Blog Archive

Followers

Come Reason's Apologetics Notes blog will highlight various news stories or current events and seek to explore them from a thoughtful Christian perspective. Less formal and shorter than the www.comereason.org Web site articles, we hope to give readers points to reflect on concerning topics of the day.

Powered by Blogger.

Monday, July 13, 2015

Want to Draw Closer to God? Use a Map!

In book four of Mere Christianity, C.S. Lewis tells of having a conversation with an old air force officer who believed in God, but felt that the theologies we teach somehow diminish his reality. The officer proclaims, "I know there's a God. I've felt Him: out alone in the desert at night: the tremendous mystery. And that's just why I don't believe all your neat little dogmas and formulas about Him."1



This "all I need is Jesus" concept has only grown since Lewis' writing that story, and I can understand why. For those that have been delivered from a life of misery or the effects of addition, the real changing presence of the Gospel is powerful and moving. Theology seems to be about somehow deconstructing God, making him more distant than He is experientially. Lewis agreed with that assessment, yet he cautioned against abandoning learning theology simply because it is less experientially powerful than the direct witness of the Spirit. He used the analogy of an Englishman learning about the Atlantic Ocean by walking along the beach. Surely this experience, too, has a feel that informs the man in a far more powerful way than seeing the ocean drawn upon a map. Yet, the map is important. Lewis explains:
The map is admittedly only coloured paper, but there are two things you have to remember about it. In the first place, it is based on what hundreds and thousands of people have found out by sailing the real Atlantic. In that way it has behind it masses of experience just as real as the one you could have from the beach; only, while yours would be a single isolated glimpse, the map fits all those different experiences together.

In the second place, if you want to go anywhere, the map is absolutely necessary. As long as you are content with walks on the beach, your own glimpses are far more fun than looking at a map. But the map is going to be more use than walks on the beach if you want to get to America.
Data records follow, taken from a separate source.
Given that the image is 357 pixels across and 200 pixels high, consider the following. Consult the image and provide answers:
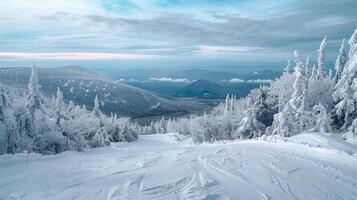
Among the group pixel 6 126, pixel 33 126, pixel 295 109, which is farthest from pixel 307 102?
pixel 6 126

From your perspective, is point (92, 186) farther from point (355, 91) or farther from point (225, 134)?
point (225, 134)

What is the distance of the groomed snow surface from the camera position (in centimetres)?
1123

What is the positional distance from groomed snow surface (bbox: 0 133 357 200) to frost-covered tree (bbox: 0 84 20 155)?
36.4ft

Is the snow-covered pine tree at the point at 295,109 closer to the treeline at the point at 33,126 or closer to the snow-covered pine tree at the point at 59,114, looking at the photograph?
the treeline at the point at 33,126

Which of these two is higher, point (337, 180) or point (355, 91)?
point (355, 91)

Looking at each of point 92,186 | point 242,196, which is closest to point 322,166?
point 242,196

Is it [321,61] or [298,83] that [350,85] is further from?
[321,61]

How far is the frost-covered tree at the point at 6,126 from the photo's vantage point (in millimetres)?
27359

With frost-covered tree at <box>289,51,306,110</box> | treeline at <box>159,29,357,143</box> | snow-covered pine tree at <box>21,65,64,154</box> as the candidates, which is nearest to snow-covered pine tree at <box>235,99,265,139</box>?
treeline at <box>159,29,357,143</box>

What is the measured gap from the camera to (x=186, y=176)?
1291 cm

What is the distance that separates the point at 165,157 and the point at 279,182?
20.6 feet

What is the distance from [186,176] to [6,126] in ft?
65.6

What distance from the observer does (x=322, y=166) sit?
1570 centimetres

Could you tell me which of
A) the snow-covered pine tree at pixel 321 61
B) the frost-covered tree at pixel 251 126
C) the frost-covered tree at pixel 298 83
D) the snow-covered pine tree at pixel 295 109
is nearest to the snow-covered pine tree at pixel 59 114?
the snow-covered pine tree at pixel 295 109
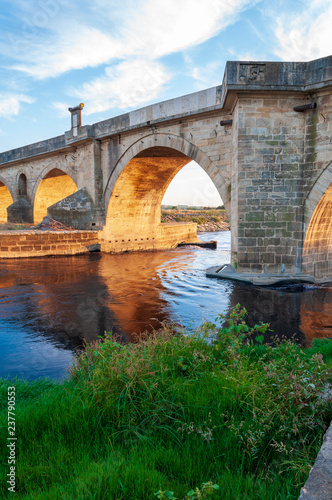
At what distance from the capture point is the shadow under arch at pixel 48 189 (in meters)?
19.4

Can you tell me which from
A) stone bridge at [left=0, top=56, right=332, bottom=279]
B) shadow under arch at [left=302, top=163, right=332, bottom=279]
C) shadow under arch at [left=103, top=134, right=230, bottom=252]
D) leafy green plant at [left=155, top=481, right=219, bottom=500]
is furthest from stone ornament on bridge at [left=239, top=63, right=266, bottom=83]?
leafy green plant at [left=155, top=481, right=219, bottom=500]

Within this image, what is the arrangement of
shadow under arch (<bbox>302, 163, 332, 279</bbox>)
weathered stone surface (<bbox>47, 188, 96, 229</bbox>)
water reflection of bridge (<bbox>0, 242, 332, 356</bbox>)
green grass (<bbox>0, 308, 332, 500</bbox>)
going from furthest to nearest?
weathered stone surface (<bbox>47, 188, 96, 229</bbox>) → shadow under arch (<bbox>302, 163, 332, 279</bbox>) → water reflection of bridge (<bbox>0, 242, 332, 356</bbox>) → green grass (<bbox>0, 308, 332, 500</bbox>)

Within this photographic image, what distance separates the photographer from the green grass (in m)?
1.57

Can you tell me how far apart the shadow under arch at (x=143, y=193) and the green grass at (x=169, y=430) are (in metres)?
8.89

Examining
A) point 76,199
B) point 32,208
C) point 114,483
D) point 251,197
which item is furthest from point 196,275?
point 32,208

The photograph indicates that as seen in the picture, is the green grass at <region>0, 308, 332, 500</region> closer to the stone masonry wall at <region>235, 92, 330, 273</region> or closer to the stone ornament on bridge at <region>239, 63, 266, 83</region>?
the stone masonry wall at <region>235, 92, 330, 273</region>

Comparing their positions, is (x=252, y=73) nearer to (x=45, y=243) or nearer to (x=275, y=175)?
(x=275, y=175)

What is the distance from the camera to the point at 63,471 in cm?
171

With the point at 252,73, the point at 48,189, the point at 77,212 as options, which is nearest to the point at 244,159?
the point at 252,73

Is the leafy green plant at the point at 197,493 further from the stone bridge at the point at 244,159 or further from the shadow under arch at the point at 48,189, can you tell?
the shadow under arch at the point at 48,189

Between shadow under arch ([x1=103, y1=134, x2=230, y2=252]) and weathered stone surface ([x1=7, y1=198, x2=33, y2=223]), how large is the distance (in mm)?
7398

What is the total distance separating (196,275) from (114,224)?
247 inches

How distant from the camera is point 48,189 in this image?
2055 cm

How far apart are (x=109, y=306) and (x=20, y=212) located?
49.2ft
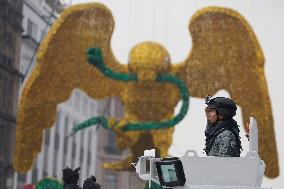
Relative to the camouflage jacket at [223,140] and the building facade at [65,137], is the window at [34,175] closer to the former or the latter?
the building facade at [65,137]

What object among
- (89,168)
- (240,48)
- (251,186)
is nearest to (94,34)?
(240,48)

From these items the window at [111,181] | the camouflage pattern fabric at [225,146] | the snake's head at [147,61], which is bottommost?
the camouflage pattern fabric at [225,146]

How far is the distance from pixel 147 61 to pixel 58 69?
318cm

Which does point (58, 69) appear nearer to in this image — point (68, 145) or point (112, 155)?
point (68, 145)

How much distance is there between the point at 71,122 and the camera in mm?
59500

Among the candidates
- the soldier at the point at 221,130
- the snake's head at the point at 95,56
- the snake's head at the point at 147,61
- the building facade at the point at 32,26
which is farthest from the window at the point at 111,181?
the soldier at the point at 221,130

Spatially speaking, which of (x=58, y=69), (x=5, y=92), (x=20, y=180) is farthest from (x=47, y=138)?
(x=58, y=69)

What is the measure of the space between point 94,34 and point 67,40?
78cm

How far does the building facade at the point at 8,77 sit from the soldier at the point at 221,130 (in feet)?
121

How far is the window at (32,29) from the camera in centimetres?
4997

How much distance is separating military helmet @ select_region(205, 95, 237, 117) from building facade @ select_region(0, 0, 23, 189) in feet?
121

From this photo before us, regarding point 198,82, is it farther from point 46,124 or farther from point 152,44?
point 46,124

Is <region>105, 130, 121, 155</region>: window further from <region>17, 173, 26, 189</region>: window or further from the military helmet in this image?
the military helmet

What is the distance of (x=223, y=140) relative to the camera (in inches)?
214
Now, Theology is like the map. Merely learning and thinking about the Christian doctrines, if you stop there, is less real and less exciting than the sort of thing my friend got in the desert. Doctrines are not God: they are only a kind of map. But that map is based on the experience of hundreds of people who really were in touch with God—experiences compared with which any thrills or pious feelings you and I are likely to get on our own are very elementary and very confused. And secondly, if you want to get any further, you must use the map.2

A Map to God's Character

I like Lewis' analogy. The study of theology is perhaps drier than the experiential aspects of the Christian life, but it informs us about God as he is, not simply the small sliver we experience. Further, when difficulties come into our lives, we can refer back to our learning of who God is and how he works and have confidence in his character. We grow in our devotion to him as we grow in our understanding of him.

The writer to the Hebrews rebuked those Christians for not moving beyond the pure milk of the word. He expected them to mature in their relationship with God as Christians. He wanted them to deal with more complex theological ideas than "repentance from dead works and of faith toward God, and of instruction about washings, the laying on of hands, the resurrection of the dead, and eternal judgment" (Heb. 6:1-2, ESV). Those are all important foundations of the gospel, but there is so much more to learn.

If we wish to love God with all our heart, soul, mind, and strength, we need to learn more about his essential nature and his character. We need a map to guide us on our journey in understanding him better. We will need to be shown those hidden treasures that can build us up as believers. After all, what lover doesn't want to know everything he can about his beloved?

References

1. Lewis, C. S. "Mere Christianity." The Complete C.S. Lewis Signature Classics. San Francisco, CA: HarperSanFrancisco, 2002. 127-128 Print.
2. Lewis, 128.

Sunday, July 12, 2015

How to Reach Students with Apologetics (radio interview)



Recently, Lenny was a featured guest on the Urban Theologian radio show, which broadcasts in the greater Phoenix area. Urban Theologian has been bringing stellar interviews by noted apologists; previous shows recently featured Dr. J.P. Moreland, Dr. Paul Meier, and Dr. Paul Nelson among others.

In this interview, Lenny comments on the need for apologetics in student ministry, how Christians can effectively reach out on college campuses, and how to shift the conversation on ideas like teaching about sex. You can listen to the entire interview below or visit the show's web site at http://urbantheologianradio.com/ 


Saturday, July 11, 2015

Learning about Sexual Purity from A Christmas Story



Everyone loves the holiday movie A Christmas Story. It's become a family favorite in my house. It can also be useful as an illustration when talking about difficult issues such as sexual purity with your children. Check out this short video that helps kids understand a little of what they may lose by becoming sexually promiscuous.

Friday, July 10, 2015

A Culture Demanding We Carry Their Donkey



Our society is changing more rapidly than anyone imagined. One of the primary drivers of this change is the ongoing demand that no one be offended. Christians who hold to certain religious principles are being fined and silenced because their refusal to bake a wedding cake for a same-sex couple. Apple banned historically accurate Civil War games from their app store because it featured the Confederate battle flag. Even in college campuses, the supposed haven for the free exchange of ideas, is rotted with demands for only inoffensive speech, equality of experience,  and relative morality.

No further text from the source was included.